Statement from Assemblyman Ken Blankenbush (R,C-Black River) on passage of 2011-12 State Budget
March 31, 2011

“After last year’s budget debacle, new and seasoned legislators came together to work out a sensible and on-time budget that closed the $10 billion deficit without raising taxes on already overburdened New York families and small businesses, and without falling back on credit and debt. We cut overall state spending by two percent, slowing spending growth by right-sizing government and consolidating several costly state agencies.

“As hundreds of thousands of New Yorkers struggle with unemployment, I am especially pleased to announce the economic development investments that we made in the budget that will help encourage private-sector job growth.
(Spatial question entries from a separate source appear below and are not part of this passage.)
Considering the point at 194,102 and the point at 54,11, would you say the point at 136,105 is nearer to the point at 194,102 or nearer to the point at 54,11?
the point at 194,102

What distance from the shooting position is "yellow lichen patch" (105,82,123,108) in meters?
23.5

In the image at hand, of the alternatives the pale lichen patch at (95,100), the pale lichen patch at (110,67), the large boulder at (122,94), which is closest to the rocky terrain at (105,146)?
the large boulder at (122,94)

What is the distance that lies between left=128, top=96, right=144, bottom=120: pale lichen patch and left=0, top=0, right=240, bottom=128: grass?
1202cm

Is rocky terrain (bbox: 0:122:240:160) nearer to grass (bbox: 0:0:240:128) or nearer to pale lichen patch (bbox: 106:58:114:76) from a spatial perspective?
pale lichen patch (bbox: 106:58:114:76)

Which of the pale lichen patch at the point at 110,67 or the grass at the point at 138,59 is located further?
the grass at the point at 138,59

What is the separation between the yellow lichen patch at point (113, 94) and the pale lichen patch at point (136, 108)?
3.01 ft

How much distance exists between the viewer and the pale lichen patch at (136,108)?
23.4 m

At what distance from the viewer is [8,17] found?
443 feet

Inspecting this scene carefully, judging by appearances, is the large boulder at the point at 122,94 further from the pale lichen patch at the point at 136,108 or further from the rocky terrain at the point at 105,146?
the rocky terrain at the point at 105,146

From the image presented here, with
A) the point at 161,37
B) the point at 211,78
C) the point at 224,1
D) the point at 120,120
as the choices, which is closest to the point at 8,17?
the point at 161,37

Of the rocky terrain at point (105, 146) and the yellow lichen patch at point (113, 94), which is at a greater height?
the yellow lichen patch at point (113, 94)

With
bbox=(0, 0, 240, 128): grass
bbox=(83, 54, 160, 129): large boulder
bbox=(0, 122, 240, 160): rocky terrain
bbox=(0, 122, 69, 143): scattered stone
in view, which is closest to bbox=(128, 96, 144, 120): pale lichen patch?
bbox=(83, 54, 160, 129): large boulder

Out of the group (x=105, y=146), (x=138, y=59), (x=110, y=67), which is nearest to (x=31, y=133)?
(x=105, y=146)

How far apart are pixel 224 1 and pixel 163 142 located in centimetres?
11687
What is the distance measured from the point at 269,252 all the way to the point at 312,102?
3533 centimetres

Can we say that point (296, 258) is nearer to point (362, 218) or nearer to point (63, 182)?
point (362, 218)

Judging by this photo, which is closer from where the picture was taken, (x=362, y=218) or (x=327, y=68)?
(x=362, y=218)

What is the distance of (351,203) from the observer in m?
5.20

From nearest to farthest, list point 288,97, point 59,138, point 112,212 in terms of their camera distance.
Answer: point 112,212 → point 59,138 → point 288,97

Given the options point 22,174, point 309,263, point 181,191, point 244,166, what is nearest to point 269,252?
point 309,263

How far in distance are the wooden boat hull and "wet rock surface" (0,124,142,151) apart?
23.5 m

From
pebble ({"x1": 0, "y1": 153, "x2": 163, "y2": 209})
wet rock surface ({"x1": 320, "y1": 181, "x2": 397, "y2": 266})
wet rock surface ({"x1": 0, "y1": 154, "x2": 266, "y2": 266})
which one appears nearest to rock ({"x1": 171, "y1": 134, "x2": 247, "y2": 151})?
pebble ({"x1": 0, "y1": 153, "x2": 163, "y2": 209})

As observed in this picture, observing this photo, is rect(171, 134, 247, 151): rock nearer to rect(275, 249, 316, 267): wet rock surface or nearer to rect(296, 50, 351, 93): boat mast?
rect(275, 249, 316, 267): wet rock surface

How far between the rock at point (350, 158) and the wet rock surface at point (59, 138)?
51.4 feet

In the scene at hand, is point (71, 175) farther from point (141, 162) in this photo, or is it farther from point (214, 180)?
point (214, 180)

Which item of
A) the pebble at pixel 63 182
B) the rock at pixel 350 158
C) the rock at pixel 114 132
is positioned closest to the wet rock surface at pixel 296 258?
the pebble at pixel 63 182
Recharge NY revamps the state’s Power for Jobs program, making it a permanent commitment to small businesses and manufacturers. Excelsior Jobs incentives, a job-creation tax-credit program, are bolstered with enhancements to strengthen its impact. Together, these will help reduce the cost of doing business in our state so small-business owners and manufacturers can focus on expansion and creating jobs.

“Especially important to the North Country are the $411,000 agricultural investments in the Pro-Dairy program and $1.1 million Tug Hill Commission, which in the past has secured $30 million of private investment for the region. I fought especially hard for these items, and I am particularly pleased with their inclusion in the budget.

“I understand that sacrifices must be made, but I am troubled by the fact that in the case of correctional and youth facility closures the governor has left this matter purposely undefined, which means I will remain on guard and fight any proposals that would harm my district. I still believe that property tax relief must be a priority in our state as New Yorkers struggle to keep up. It’s essential that we pass a two percent or less property tax cap with true unfunded mandate relief so that municipalities can keep costs down.

“It’s clear that what was practiced in the past that allowed for uncontrolled growth and spending does not work. I am thrilled to see Albany turn the page on this philosophy to better serve all New Yorkers.”